> **Assigned task**
Give back the full data, unchanged and complete.

┌──

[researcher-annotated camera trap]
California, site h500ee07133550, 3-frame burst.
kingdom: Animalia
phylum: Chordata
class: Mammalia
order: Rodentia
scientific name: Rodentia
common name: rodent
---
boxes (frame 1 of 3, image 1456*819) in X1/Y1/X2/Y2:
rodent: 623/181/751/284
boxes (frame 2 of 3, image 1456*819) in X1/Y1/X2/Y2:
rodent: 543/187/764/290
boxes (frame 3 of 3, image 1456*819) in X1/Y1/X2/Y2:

└──

> **Response**
[researcher-annotated camera trap]
California, site h500ee07133550, 3-frame burst.
kingdom: Animalia
phylum: Chordata
class: Mammalia
order: Rodentia
scientific name: Rodentia
common name: rodent
---
boxes (frame 1 of 3, image 1456*819) in X1/Y1/X2/Y2:
rodent: 623/181/751/284
boxes (frame 2 of 3, image 1456*819) in X1/Y1/X2/Y2:
rodent: 543/187/764/290
boxes (frame 3 of 3, image 1456*819) in X1/Y1/X2/Y2:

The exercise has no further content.